Problem: State how many lines below hold the word "United". Give that number and no other text.

Stored items:
[Start of section]

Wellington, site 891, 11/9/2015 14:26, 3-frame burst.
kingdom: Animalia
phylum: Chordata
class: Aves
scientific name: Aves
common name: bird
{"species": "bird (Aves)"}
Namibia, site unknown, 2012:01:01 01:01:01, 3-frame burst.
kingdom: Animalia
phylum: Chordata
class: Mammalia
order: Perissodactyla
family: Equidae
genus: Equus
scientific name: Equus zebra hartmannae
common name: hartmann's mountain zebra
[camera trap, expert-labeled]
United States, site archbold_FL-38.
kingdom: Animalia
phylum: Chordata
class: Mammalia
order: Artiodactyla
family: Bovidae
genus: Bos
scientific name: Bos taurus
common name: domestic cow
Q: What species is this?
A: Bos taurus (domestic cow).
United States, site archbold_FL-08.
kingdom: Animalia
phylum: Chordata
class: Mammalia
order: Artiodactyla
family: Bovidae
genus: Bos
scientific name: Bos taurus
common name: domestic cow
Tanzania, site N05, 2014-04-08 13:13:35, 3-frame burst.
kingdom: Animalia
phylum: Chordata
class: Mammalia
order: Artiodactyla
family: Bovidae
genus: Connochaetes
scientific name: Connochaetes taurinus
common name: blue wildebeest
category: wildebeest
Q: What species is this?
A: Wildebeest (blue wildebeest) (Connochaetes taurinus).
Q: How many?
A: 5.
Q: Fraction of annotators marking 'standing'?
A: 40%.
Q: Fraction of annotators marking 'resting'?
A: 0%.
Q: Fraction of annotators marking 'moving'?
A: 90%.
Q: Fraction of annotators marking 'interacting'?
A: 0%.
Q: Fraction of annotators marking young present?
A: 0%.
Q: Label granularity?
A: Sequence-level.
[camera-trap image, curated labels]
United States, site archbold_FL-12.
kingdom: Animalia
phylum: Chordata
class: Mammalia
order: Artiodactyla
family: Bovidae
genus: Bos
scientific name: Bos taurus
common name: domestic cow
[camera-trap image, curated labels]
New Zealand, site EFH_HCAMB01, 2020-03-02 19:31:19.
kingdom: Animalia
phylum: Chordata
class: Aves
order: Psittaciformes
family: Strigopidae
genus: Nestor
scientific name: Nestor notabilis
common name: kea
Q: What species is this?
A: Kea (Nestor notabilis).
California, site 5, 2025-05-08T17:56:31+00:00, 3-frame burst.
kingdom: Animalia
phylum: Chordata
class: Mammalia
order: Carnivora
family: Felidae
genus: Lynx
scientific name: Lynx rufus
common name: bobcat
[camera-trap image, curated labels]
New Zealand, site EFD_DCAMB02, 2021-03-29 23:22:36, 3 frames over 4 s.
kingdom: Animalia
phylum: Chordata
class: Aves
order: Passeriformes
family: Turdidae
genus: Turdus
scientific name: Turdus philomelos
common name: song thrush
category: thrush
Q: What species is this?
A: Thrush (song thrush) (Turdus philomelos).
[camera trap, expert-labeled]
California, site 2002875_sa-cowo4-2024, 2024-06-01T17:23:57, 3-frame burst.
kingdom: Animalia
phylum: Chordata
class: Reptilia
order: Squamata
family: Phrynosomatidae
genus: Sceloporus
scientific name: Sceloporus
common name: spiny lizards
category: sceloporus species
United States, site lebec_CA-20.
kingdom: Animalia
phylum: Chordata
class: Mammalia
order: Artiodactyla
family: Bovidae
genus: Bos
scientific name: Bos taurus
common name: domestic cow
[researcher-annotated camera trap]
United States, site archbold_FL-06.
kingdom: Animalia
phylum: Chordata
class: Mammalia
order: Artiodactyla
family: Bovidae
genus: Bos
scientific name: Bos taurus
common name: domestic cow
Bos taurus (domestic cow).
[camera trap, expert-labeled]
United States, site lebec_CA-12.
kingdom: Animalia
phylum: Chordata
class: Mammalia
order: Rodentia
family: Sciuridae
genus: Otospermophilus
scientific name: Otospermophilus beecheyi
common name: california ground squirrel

[End of section]

Exercise answer: 6